她睁开眼的时候,猫灵不在床上。枕头旁边是空的,被子上的压痕已经凉了,说明它离开很久了。咀嚼声从后院传来,隔着墙壁和门,闷闷的,像隔了一层棉花,但那种骨头碎裂的脆响还是穿透了所有的阻隔,一根一根地扎进她的耳朵里。
蓝梦从床上坐起来,赤脚走到后门口,推开门。
后院里的灯没开,月光照在水泥地上,泛着冷白色的光。旺财、黑贝、小贝、铁链都醒了,四条狗挤在一起,蹲在狗窝旁边,头朝着同一个方向——院墙的角落。它们的尾巴都夹在两腿之间,耳朵压得低低的,身体在微微发抖。
院墙的角落里蹲着一条狗。
不是旺财它们那种活狗,而是一条亡魂。一条很大的狗,黑色的,像藏獒又像串串,毛很长,但灵体是破碎的,像一面被打碎了的镜子,碎片之间用怨气勉强粘在一起。它的嘴在动——左一下,右一下,嚼着什么。它的嘴里有东西——一根骨头,不是别的狗的骨头,是它自己的。它把自己的骨头从土里刨出来,叼在嘴里,慢慢地嚼。咔嚓,咔嚓,咔嚓。它在吃自己。

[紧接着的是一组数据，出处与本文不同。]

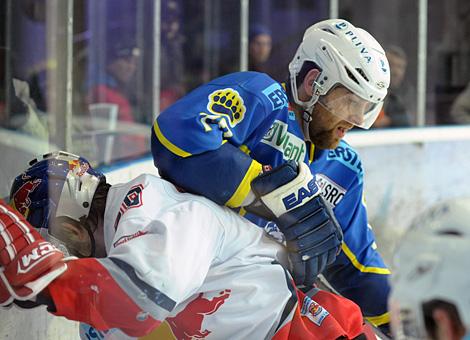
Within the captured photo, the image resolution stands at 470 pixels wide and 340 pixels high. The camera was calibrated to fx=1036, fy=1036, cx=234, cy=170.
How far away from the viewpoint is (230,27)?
4.85 metres

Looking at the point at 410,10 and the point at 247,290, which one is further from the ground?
the point at 247,290

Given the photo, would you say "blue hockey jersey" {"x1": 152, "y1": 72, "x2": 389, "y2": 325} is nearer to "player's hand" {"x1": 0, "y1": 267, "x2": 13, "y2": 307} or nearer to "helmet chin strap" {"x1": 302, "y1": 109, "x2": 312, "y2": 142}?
"helmet chin strap" {"x1": 302, "y1": 109, "x2": 312, "y2": 142}

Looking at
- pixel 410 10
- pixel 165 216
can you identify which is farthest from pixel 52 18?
pixel 410 10

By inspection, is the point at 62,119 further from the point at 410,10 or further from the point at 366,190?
the point at 410,10

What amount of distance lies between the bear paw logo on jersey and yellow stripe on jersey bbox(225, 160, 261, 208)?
0.40 feet

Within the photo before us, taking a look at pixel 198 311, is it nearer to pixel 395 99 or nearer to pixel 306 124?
pixel 306 124

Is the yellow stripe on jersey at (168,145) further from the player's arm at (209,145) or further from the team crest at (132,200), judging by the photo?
the team crest at (132,200)

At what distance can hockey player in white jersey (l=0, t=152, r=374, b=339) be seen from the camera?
1.61 metres

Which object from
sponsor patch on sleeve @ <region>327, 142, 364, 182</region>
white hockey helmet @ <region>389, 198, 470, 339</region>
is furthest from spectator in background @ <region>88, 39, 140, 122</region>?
white hockey helmet @ <region>389, 198, 470, 339</region>

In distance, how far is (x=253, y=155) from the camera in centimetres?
227

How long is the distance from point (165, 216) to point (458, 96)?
3946mm

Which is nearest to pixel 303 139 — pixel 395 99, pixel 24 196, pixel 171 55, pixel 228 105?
pixel 228 105

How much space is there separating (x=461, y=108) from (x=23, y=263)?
409 cm

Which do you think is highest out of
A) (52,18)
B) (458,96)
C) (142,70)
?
(52,18)
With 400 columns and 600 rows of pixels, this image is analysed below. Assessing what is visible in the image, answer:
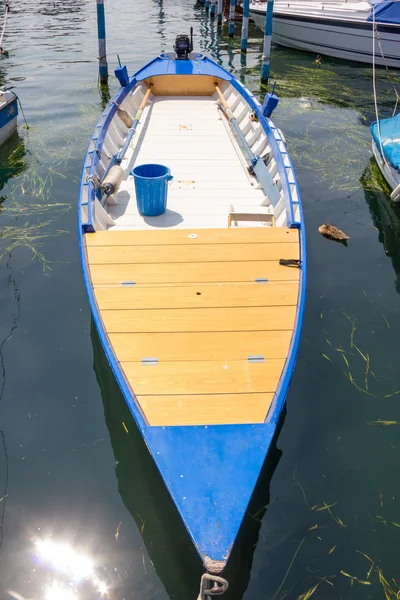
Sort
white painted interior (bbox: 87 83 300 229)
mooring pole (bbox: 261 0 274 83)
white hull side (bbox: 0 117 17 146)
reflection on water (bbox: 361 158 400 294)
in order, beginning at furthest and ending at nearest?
mooring pole (bbox: 261 0 274 83) < white hull side (bbox: 0 117 17 146) < reflection on water (bbox: 361 158 400 294) < white painted interior (bbox: 87 83 300 229)

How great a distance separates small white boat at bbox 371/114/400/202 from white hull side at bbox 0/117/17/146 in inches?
346

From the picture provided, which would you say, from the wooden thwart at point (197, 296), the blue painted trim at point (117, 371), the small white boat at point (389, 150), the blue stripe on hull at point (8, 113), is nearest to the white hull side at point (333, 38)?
the small white boat at point (389, 150)

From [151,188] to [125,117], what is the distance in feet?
14.1

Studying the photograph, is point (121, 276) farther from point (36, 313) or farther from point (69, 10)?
point (69, 10)

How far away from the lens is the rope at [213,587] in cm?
264

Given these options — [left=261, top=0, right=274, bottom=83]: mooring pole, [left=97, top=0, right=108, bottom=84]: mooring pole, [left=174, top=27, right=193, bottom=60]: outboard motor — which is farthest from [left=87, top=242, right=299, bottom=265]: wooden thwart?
[left=97, top=0, right=108, bottom=84]: mooring pole

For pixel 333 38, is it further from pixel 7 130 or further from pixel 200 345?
pixel 200 345

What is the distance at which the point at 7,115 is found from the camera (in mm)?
11055

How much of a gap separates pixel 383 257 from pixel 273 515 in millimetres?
4873

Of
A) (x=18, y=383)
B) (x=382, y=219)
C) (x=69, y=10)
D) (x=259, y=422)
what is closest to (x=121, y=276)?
(x=18, y=383)

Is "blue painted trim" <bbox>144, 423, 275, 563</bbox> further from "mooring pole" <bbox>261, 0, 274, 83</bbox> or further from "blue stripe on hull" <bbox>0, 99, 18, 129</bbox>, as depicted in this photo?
"mooring pole" <bbox>261, 0, 274, 83</bbox>

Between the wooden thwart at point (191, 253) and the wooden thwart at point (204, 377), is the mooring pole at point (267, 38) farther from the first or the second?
the wooden thwart at point (204, 377)

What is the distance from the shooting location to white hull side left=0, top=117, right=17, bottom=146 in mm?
10898

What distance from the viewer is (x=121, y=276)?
4.68 meters
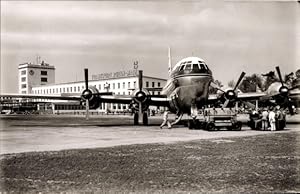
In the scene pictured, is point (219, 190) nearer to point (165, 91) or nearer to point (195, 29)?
point (195, 29)

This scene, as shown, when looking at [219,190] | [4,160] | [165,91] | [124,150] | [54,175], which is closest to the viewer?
[219,190]

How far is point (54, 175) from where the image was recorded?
27.8 ft

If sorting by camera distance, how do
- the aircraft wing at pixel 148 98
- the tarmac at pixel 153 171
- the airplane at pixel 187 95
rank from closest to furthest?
the tarmac at pixel 153 171
the airplane at pixel 187 95
the aircraft wing at pixel 148 98

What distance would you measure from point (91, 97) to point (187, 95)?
8.21 meters

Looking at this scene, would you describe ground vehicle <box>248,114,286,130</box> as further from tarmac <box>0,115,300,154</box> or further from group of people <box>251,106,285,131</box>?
tarmac <box>0,115,300,154</box>

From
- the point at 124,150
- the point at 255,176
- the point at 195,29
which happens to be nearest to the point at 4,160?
the point at 124,150

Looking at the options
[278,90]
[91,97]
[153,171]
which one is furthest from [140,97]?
[153,171]

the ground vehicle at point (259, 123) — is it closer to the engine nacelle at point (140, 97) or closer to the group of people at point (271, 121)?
the group of people at point (271, 121)

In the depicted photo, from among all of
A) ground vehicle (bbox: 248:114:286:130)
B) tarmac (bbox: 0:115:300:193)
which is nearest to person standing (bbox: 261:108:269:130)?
ground vehicle (bbox: 248:114:286:130)

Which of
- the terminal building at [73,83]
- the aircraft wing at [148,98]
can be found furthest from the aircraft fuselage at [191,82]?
the aircraft wing at [148,98]

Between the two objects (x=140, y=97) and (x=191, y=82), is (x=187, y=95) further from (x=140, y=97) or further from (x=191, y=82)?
(x=140, y=97)

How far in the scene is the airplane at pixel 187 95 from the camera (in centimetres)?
2478

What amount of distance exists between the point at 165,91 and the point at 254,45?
727 inches

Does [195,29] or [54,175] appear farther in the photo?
[195,29]
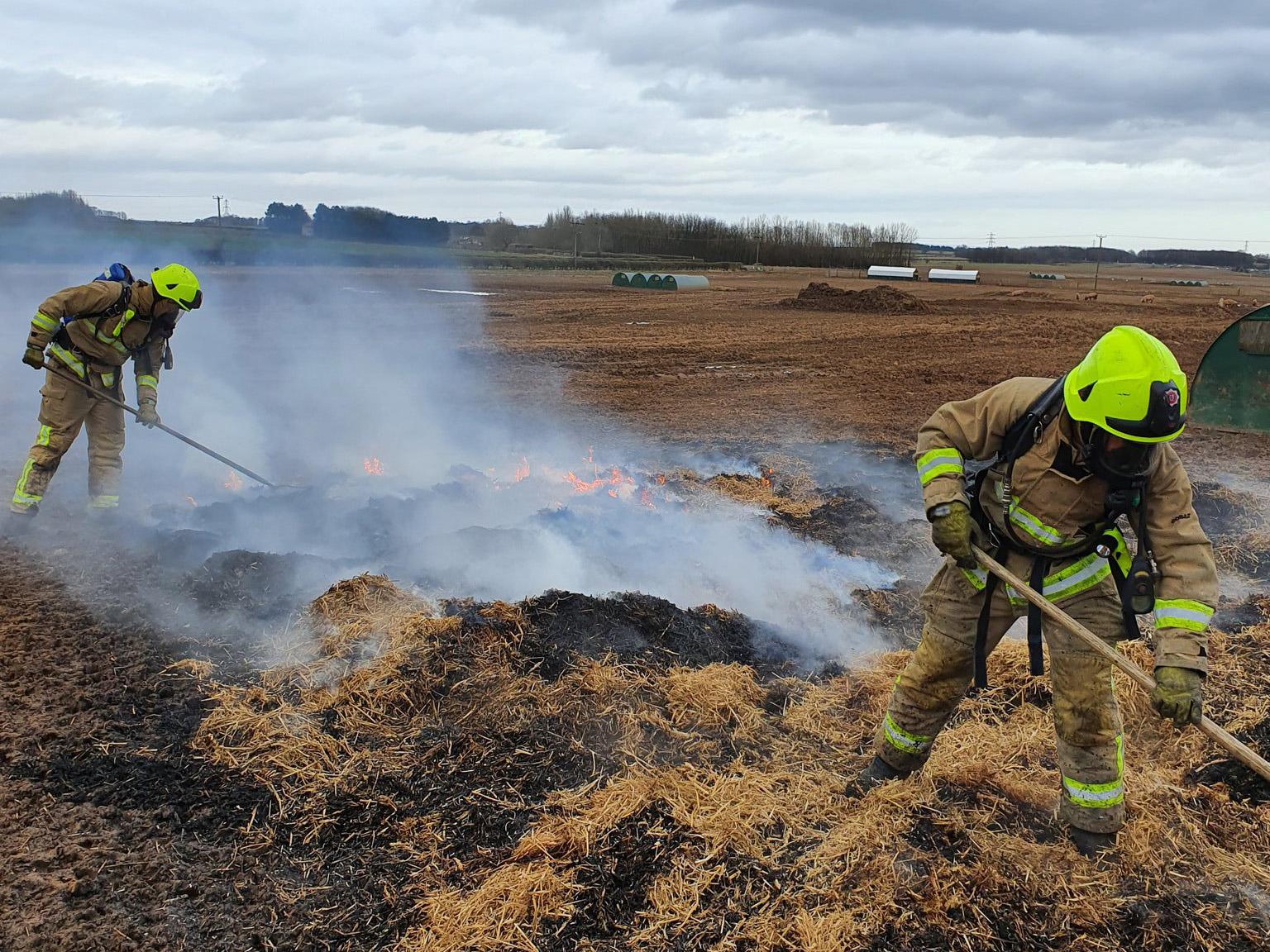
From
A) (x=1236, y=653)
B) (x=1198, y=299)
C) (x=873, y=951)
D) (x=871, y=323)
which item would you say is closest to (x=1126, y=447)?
(x=873, y=951)

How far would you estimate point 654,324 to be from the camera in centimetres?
2312

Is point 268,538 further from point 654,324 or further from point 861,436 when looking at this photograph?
point 654,324

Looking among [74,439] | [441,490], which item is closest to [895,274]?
[441,490]

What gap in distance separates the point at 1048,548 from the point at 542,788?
7.70 feet

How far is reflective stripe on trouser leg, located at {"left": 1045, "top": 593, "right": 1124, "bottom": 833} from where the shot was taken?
3.28 meters

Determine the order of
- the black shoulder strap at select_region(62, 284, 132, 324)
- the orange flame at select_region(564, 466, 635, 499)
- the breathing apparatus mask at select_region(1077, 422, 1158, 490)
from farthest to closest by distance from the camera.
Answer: the orange flame at select_region(564, 466, 635, 499)
the black shoulder strap at select_region(62, 284, 132, 324)
the breathing apparatus mask at select_region(1077, 422, 1158, 490)

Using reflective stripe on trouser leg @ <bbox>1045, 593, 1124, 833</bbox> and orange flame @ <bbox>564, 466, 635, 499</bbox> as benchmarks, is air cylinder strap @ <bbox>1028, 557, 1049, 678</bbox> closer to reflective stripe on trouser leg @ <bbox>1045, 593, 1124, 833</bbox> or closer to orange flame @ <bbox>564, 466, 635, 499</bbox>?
reflective stripe on trouser leg @ <bbox>1045, 593, 1124, 833</bbox>

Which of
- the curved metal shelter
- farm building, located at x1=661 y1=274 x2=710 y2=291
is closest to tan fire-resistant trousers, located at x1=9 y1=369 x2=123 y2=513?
the curved metal shelter

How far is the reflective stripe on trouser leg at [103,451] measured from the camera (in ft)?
23.6

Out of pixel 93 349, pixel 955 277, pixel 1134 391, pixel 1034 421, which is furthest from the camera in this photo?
pixel 955 277

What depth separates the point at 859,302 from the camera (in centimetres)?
2916

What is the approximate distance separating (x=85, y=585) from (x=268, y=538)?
126 cm

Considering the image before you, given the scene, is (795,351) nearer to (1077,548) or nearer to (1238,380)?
(1238,380)

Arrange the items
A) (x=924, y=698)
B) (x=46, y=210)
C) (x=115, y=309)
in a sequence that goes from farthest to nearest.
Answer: (x=46, y=210) → (x=115, y=309) → (x=924, y=698)
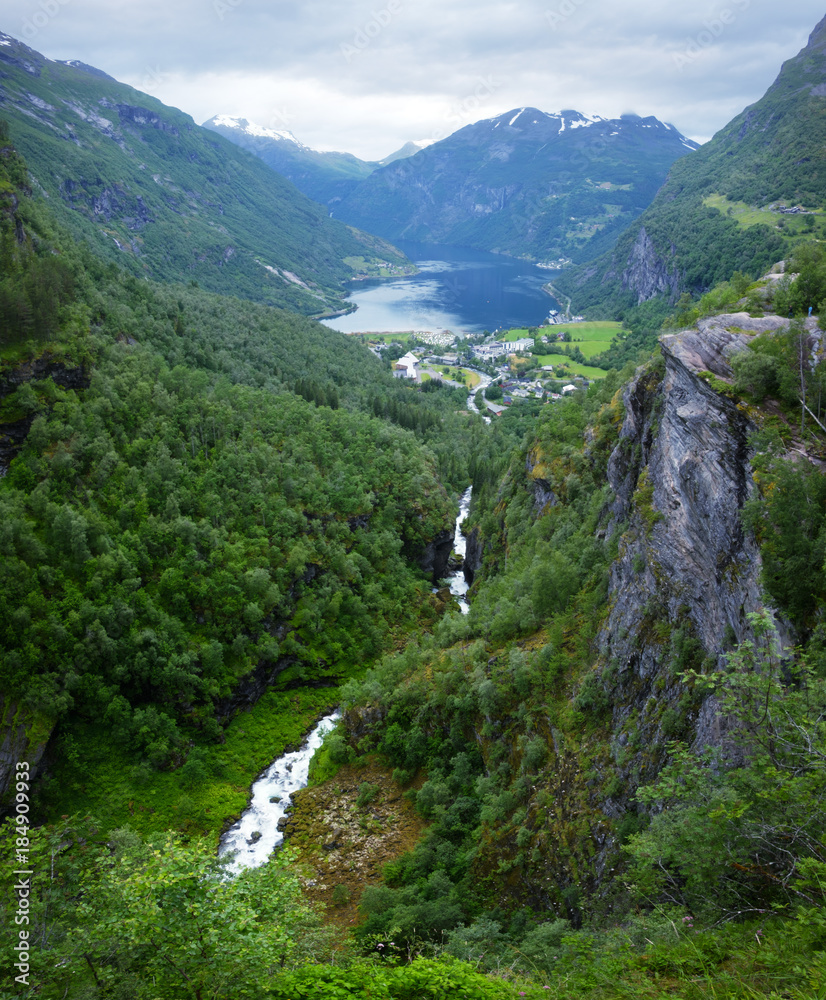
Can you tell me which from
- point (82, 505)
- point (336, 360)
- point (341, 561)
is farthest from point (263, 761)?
point (336, 360)

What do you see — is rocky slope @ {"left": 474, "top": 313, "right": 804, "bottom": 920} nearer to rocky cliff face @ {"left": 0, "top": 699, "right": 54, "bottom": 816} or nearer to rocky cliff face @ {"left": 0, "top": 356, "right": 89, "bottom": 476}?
rocky cliff face @ {"left": 0, "top": 699, "right": 54, "bottom": 816}

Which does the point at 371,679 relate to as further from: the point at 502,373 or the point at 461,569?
the point at 502,373

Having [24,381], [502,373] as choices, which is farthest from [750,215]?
[24,381]

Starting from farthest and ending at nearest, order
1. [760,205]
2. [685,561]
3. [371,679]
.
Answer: [760,205], [371,679], [685,561]

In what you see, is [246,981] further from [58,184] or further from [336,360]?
[58,184]

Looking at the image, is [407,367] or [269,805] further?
[407,367]

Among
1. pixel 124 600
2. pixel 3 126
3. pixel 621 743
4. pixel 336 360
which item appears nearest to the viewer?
pixel 621 743

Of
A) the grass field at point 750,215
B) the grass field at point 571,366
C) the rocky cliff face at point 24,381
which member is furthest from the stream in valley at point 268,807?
the grass field at point 750,215

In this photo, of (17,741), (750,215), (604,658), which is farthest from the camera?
(750,215)

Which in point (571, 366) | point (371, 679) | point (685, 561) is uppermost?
point (571, 366)
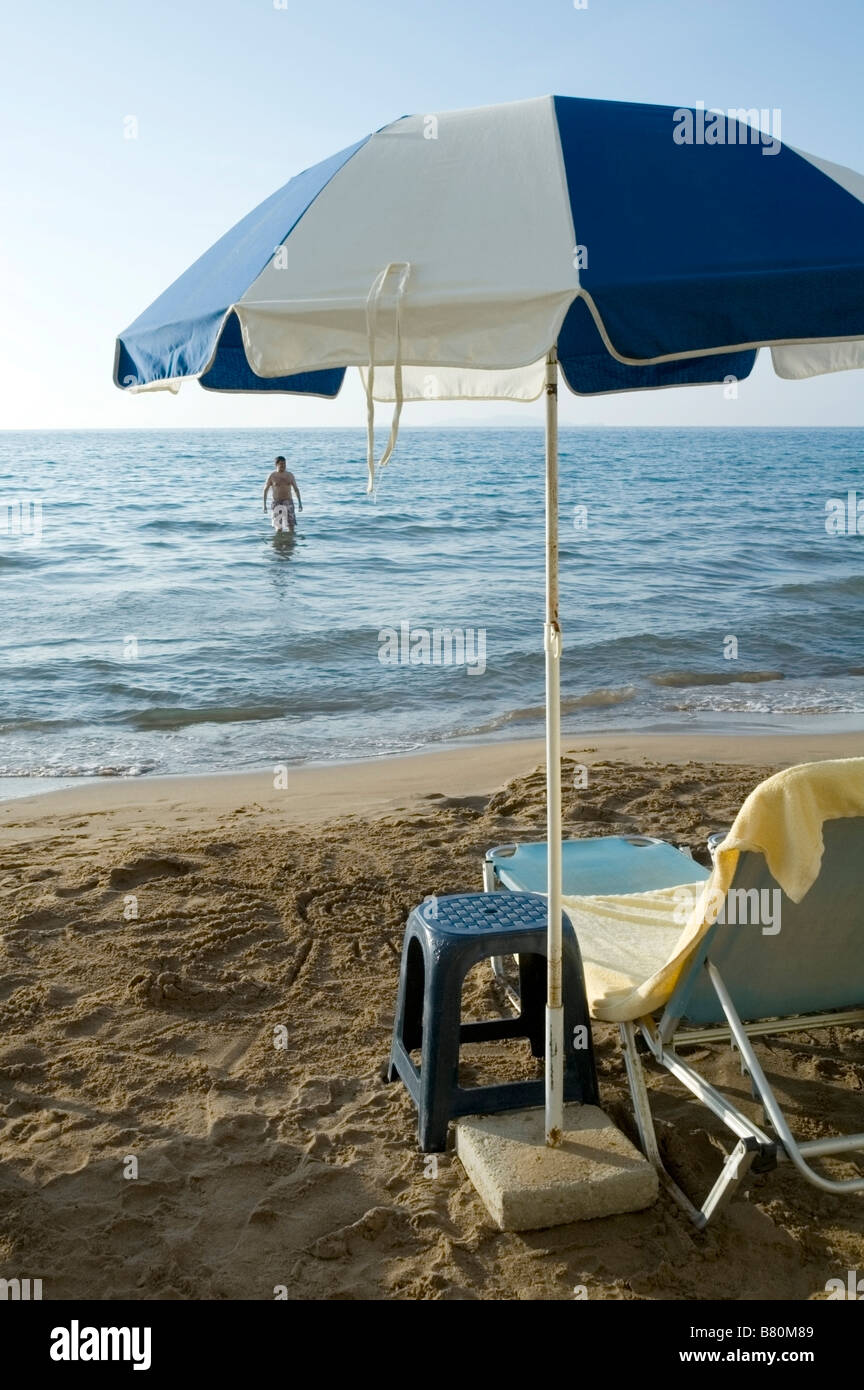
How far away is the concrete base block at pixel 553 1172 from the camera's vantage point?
9.07 feet

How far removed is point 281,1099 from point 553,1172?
36.7 inches

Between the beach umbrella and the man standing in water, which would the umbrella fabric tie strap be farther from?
the man standing in water

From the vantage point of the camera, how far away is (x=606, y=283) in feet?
6.95

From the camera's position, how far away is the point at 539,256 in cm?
221

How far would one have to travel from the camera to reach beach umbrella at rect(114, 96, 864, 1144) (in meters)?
2.15

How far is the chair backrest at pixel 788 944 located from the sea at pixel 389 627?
546cm

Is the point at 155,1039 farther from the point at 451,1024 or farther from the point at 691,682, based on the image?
the point at 691,682

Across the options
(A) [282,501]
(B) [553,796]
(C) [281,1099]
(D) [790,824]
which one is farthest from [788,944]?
(A) [282,501]

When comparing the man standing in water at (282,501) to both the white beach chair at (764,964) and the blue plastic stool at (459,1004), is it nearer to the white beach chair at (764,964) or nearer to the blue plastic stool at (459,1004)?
the blue plastic stool at (459,1004)

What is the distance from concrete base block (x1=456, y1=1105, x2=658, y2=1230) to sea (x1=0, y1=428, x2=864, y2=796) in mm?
5270

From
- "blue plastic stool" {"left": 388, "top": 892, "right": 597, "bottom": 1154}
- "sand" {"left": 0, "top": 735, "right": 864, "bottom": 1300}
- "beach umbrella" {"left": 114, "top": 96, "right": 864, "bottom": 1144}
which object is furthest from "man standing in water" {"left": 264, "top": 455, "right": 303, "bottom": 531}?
"beach umbrella" {"left": 114, "top": 96, "right": 864, "bottom": 1144}

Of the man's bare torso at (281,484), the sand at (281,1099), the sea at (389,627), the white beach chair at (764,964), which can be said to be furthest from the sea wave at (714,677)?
the man's bare torso at (281,484)

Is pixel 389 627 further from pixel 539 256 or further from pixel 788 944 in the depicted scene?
pixel 539 256
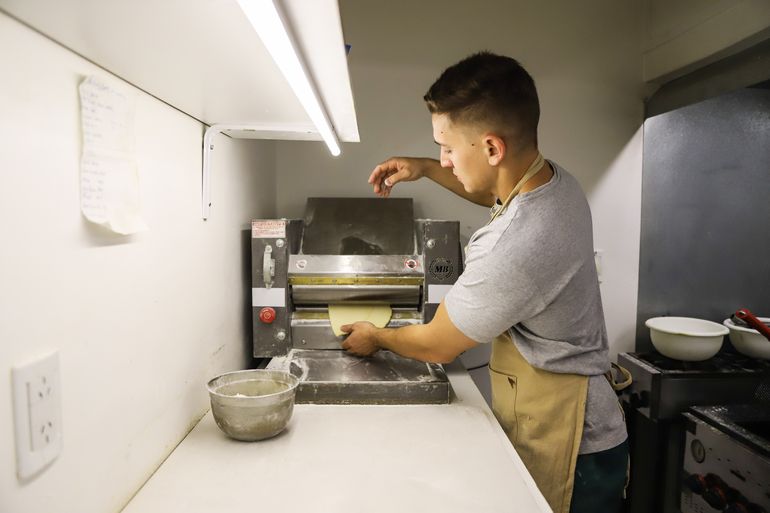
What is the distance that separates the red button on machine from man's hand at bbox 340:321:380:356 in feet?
0.83

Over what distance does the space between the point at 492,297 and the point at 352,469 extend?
1.57ft

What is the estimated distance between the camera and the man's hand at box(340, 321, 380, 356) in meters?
1.55

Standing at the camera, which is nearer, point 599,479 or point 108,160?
point 108,160

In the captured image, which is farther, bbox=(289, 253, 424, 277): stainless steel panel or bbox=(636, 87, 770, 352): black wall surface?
bbox=(636, 87, 770, 352): black wall surface

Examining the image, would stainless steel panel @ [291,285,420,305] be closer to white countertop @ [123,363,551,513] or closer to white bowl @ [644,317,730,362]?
white countertop @ [123,363,551,513]

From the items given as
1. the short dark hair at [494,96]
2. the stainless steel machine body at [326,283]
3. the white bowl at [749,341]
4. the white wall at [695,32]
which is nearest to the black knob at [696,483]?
the white bowl at [749,341]

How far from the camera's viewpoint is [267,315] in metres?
1.63

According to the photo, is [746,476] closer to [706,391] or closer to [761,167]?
[706,391]

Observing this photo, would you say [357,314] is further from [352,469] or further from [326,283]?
[352,469]

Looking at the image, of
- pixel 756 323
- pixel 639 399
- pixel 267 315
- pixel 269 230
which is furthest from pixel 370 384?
pixel 756 323

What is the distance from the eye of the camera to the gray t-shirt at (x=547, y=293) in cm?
113

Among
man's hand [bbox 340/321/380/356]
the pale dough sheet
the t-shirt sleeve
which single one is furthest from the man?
the pale dough sheet

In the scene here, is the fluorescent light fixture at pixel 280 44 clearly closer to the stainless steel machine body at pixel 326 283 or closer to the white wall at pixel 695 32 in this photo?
the stainless steel machine body at pixel 326 283

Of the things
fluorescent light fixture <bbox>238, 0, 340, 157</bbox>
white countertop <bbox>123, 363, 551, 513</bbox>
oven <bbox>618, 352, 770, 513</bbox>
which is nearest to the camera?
fluorescent light fixture <bbox>238, 0, 340, 157</bbox>
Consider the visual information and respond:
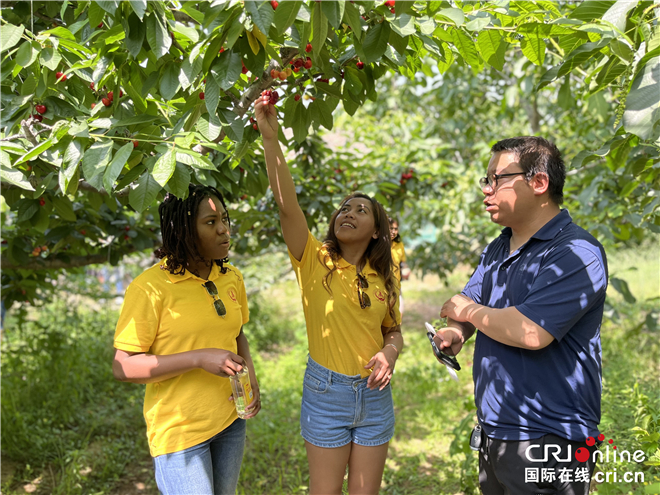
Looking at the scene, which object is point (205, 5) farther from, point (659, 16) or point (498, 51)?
point (659, 16)

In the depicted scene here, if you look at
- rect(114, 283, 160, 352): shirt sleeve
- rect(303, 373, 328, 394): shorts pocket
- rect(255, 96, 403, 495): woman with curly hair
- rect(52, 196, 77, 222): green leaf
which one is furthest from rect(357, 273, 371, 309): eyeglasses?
rect(52, 196, 77, 222): green leaf

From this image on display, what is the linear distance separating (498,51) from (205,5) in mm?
972

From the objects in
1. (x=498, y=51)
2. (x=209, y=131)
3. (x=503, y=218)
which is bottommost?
(x=503, y=218)

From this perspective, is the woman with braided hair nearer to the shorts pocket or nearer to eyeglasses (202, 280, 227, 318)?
eyeglasses (202, 280, 227, 318)

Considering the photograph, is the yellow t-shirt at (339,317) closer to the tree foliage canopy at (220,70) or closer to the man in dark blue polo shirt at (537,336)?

蓝梦的胃猛地翻了一下,她扶住门框,干呕了几声。猫灵蹲在院墙的另一个角落,梅花契约印的光芒从它的爪子里渗出来,笼罩着那条黑狗。猫灵的脸色很难看——灵体比平时淡了很多,像是被什么东西消耗了大量的灵力。
“你来了多久了?”蓝梦的声音有些哑。
“两个小时。”猫灵没有回头,“它来了三个小时了。前一个小时我就在看着它。它不吃东西,不叫,不说话。它就在这里嚼自己的骨头。”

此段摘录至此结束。